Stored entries
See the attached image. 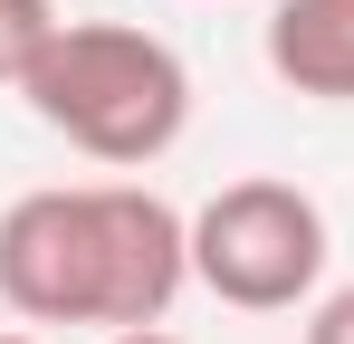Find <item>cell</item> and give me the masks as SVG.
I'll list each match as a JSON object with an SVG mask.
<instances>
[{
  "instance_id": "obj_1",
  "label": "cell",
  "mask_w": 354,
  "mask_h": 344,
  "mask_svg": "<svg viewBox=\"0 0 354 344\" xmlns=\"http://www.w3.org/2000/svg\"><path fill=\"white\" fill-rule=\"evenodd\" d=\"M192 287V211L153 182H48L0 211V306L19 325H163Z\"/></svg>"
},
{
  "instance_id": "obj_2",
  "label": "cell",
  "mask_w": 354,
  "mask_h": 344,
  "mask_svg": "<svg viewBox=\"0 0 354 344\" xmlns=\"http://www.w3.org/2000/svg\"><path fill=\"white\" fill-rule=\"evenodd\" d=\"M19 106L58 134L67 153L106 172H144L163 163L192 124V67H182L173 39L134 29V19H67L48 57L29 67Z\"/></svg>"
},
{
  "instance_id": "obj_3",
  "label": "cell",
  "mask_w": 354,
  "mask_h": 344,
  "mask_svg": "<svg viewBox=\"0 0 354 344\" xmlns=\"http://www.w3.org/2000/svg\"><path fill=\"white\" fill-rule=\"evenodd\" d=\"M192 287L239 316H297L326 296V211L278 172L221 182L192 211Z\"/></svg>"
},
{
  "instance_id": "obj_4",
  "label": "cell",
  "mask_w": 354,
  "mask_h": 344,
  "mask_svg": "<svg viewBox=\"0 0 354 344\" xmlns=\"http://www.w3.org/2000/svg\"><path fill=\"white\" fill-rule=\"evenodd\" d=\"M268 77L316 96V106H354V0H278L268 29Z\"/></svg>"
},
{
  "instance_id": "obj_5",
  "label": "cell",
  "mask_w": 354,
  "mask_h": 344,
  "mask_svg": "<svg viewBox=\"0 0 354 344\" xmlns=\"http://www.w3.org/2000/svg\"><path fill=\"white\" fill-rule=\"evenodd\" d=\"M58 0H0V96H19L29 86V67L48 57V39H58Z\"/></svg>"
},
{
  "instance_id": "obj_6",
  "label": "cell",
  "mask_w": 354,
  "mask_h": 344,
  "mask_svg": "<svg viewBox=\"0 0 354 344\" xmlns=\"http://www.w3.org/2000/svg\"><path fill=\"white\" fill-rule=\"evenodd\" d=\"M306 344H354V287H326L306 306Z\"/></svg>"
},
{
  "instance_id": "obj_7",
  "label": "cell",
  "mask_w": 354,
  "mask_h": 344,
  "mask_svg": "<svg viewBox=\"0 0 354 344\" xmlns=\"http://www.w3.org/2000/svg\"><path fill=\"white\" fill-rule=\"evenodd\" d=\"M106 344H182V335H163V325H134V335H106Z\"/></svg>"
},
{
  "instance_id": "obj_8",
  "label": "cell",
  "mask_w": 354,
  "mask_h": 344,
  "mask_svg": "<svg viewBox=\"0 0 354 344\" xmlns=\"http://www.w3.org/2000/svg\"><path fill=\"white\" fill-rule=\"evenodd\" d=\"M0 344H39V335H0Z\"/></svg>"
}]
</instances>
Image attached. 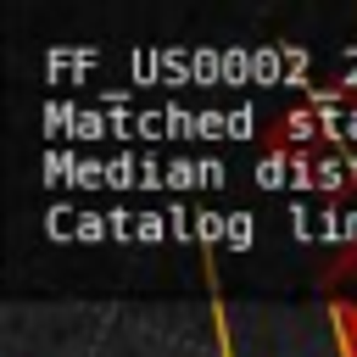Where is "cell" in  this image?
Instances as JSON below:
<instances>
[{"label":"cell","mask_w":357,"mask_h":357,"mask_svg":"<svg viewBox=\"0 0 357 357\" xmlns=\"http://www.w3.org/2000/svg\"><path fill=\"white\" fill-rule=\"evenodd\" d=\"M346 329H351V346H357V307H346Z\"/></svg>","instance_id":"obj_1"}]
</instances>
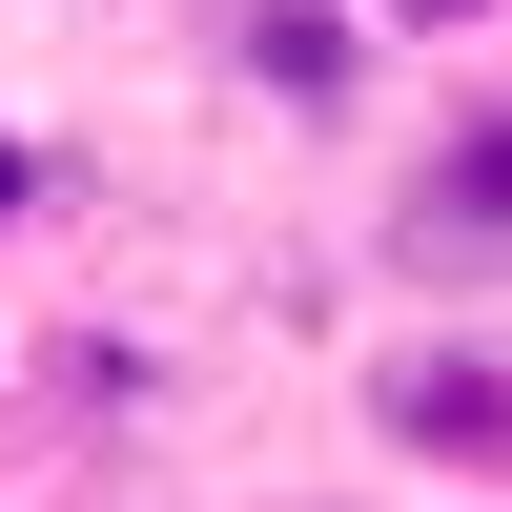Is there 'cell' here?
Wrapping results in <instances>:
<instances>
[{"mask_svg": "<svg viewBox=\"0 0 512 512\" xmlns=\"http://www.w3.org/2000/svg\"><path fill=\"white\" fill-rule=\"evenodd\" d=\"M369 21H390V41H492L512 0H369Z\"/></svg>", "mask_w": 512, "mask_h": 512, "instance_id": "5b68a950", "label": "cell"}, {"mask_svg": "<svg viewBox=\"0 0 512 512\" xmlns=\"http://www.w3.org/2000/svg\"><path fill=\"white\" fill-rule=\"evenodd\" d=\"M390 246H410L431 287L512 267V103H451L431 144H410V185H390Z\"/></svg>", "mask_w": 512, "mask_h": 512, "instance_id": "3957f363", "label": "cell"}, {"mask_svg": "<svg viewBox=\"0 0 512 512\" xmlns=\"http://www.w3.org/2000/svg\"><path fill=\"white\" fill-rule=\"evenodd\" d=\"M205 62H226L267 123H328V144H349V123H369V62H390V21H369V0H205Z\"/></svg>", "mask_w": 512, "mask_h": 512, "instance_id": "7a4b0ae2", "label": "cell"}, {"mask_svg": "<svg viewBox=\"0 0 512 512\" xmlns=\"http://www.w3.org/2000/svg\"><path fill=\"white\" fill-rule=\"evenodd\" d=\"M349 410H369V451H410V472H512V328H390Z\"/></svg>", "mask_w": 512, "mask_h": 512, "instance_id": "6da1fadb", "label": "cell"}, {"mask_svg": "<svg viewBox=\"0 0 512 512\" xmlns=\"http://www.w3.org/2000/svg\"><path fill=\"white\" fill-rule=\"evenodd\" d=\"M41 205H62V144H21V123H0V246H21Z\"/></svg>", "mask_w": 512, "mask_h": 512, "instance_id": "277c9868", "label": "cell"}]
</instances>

■ **SET PROBLEM**: Pull out every line of the listing above that contains the string "JSON", and copy each one unchanged.

■ **EXPECTED ANSWER**:
I'll list each match as a JSON object with an SVG mask.
Instances as JSON below:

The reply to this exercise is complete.